** Start Items **

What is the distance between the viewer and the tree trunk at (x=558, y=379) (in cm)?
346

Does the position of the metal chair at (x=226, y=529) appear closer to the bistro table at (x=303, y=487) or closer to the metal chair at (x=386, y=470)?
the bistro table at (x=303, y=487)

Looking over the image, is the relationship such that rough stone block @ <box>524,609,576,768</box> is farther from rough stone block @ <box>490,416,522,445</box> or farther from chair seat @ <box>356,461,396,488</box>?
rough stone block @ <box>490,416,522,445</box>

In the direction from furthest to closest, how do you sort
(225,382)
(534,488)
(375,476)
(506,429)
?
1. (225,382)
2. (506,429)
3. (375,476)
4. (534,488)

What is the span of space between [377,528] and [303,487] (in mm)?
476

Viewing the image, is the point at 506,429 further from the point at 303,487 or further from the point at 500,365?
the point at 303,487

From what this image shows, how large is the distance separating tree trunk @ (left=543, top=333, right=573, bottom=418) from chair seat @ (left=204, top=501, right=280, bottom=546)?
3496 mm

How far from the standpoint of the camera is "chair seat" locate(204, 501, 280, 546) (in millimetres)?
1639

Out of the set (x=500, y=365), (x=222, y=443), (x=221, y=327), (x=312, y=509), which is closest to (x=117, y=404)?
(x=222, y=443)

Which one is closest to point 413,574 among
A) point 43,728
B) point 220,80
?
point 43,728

** End Items **

● **Required work**
Return every line of the records that contains the word "rough".

● **Correct response**
Looking over the image, is the relationship such that rough stone block @ <box>524,609,576,768</box> is farther from rough stone block @ <box>490,416,522,445</box> or farther from chair seat @ <box>356,461,396,488</box>?
rough stone block @ <box>490,416,522,445</box>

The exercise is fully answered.